At a youth camp one summer many summers ago, we were closing the week by sharing Communion together. That night, we set up the elements in the middle of the room and let people come in various groupings to the Table to serve one another. I went to the table with my friend Reed. Before we served each other he said, “You know what blows my mind? We’re doing something every Christian before us has done and every Christian after us will do.” A few years later, I was with my friend Ken (who pastors here) and he was talking about being moved by Jesus’ words, “But I say to you, I will not drink of this fruit of the vine from now on until that day when I drink it new with you in My Father’s kingdom.” (Matt. 26:29) My friend Billy and I took his words and wrote a song, which I’m going to sing at Hanover on Sunday.
pieces of life laid on the table
here is the blood poured out in love
fill this cup raise it uphere’s to the day, my friend
time draws a line down innocent faces
years mark the dreams that failed to come home
so you’ll say goodbye say goodnight
and here’s to the day remembercan you say it for the ones whose voices are silenced
can you say it for the ones who’ve never been free
can you pray for peace ache for peace
here’s to the day that’s coming
god speed the daygather in close now cling to each other
sing to the night you don’t sing alone
fill this cup raise it up
here’s to the day remember
Jesus served his disciples the bread and the cup in the context of goodbye. Part of the deep meaning in the meal is love is stronger than forget (I know I’m borrowing that from someone; I just can’t figure out who). Part of the meaning is no one is around forever. We are all essential to God, but, in these days we call life, none of us is indispensable. When I was youth minister in Fort Worth, I tried to communicate my point by sticking my hand in a glass vase full of water.
“While my hand is in the water, you can see its place,” I said. Then I pulled my hand out of the vase; the water didn’t leave a hole where my hand had been. “The only evidence I have that my hand was there is that it’s wet.” The church in Hanover has gathered for around three hundred years and generation after generation, person after person, has left fingerprints all over the place and, one by one, they have been both remembered and forgotten.
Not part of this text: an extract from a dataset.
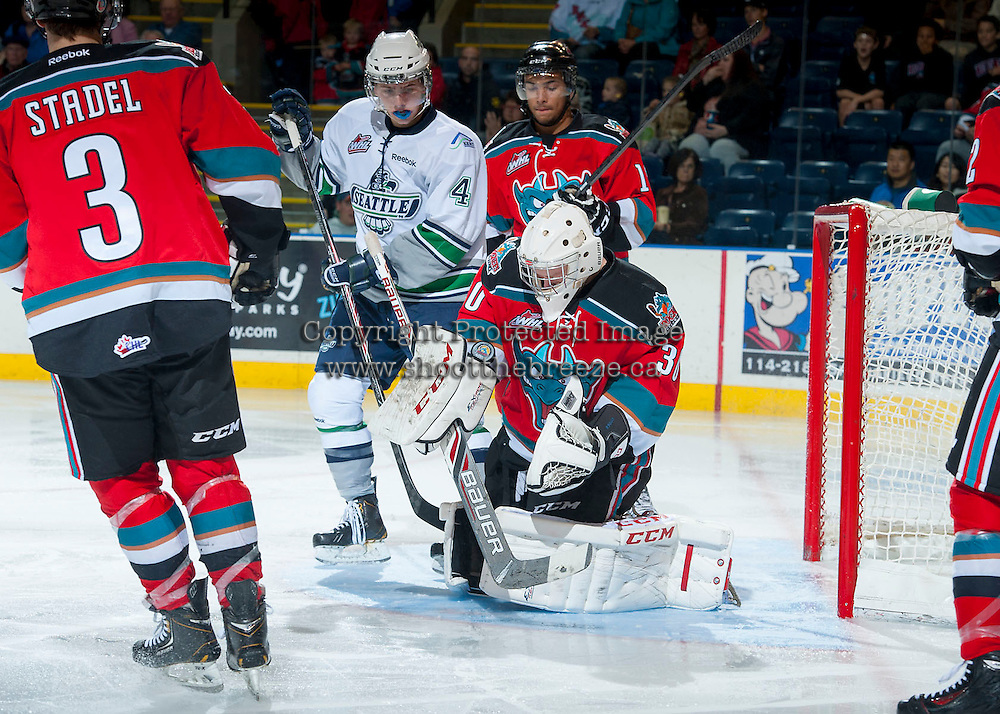 KELOWNA, CANADA - OCTOBER 11:  Jordan Cooke #30 of the Kelowna Rockets makes a save against the Seattle Thunderbirds on October 11, 2013 at Prospera Place in Kelowna, British Columbia, Canada (Photo by Marissa Baecker/Shoot the Breeze) *** Local Caption ***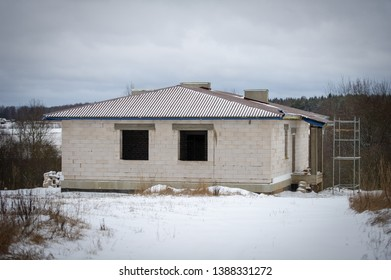Brick House construction site. Building construction silicate brick house. Unfinished Home Construction with roof in winter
The point of standing in the Unbroken Line that brings us all to the Table is not to be remembered as much as to be in line. I’m proud of the fingerprints I’ve left at Hanover and the water will fill in behind me (I think that’s mixing metaphors) and the church, both in Hanover and around the world, will keep going. When November comes (we share Communion once a month), I will be in a different church, but still in the same unbroken line, leaving my fingerprints there.
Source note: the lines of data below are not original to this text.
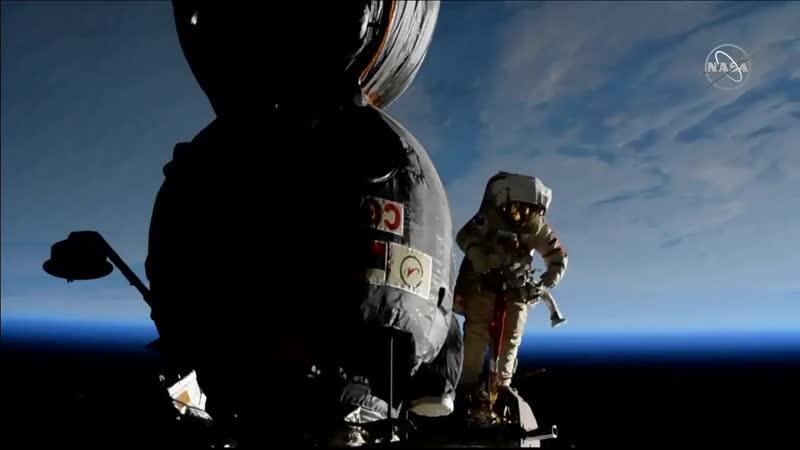 Spacewalker Oleg Kononenko is outside the Soyuz orbital module preparing to begin inspecti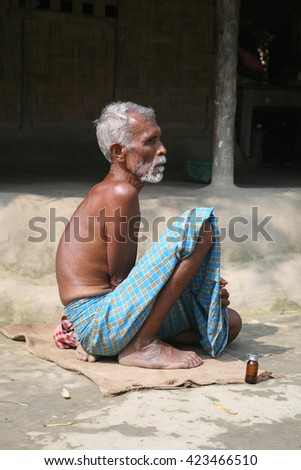 KUMROKHALI, INDIA - JANUARY 17: unidentified day laborer January 17, 2009 in Kumrokhali, India. These men sit on the street hoping to get day jobs not paid more than 2,5 dollars a day.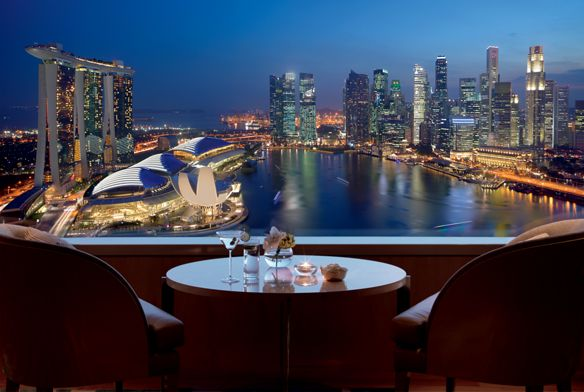 Dramatic view of the sea and city from the Club Level at The Ritz-Carlton, Millenia Singapore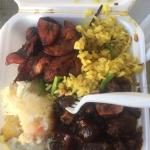 $9 U.S. for Oxtail Stew, cassava, veggie rice, and fried plantain. I also put garlic sauce and p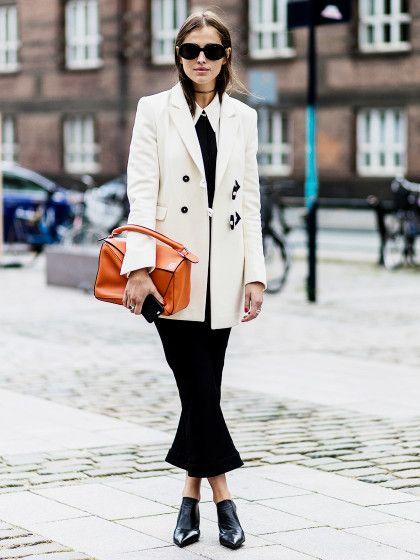 Fashion Editor Darja Barannik in einem cremefarbenen Longblazer und schwarzen Kick Flare-Pants mitorangefarbener Loewe-Tasche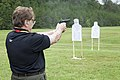 A business leader attending a Marine Corps Executive Forum (MCEF) fires an M9 Beretta pistol at a target aboard Marine Corps Base Quantico, Va., July 11, 2013 130711-M-MI461-349.jpg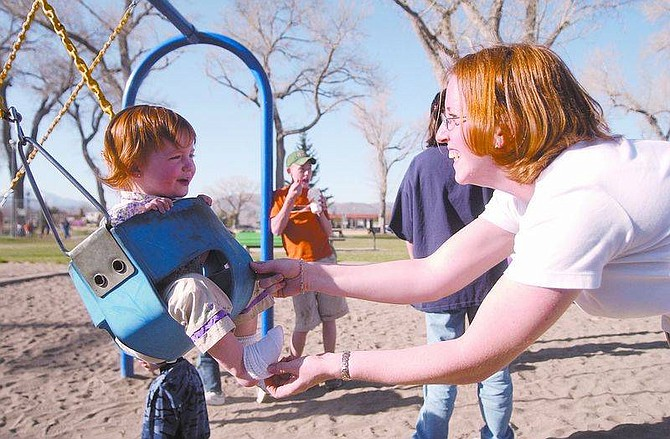 Two-year-old Autumn giggles as mom Joyce Keith takes off the girl's socks as she rides the swingat Mills Park. Photo by Brian Corley/Nevada Appeal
Don’t let my theologizing fool you: I’m sad to leave. I’m leaving people I have grown to love. I’m leaving people I’ve grown accustomed to being with. I’m leaving things unfinished. I’ve spent my life saying goodbye and have yet to experience a time when it doesn’t suck to have to do it. I’m grateful we will get to say goodbye gathered at the Communion Table, where we can lean into the love that reminds us goodbye is not an ultimate word. One day, we will say hello.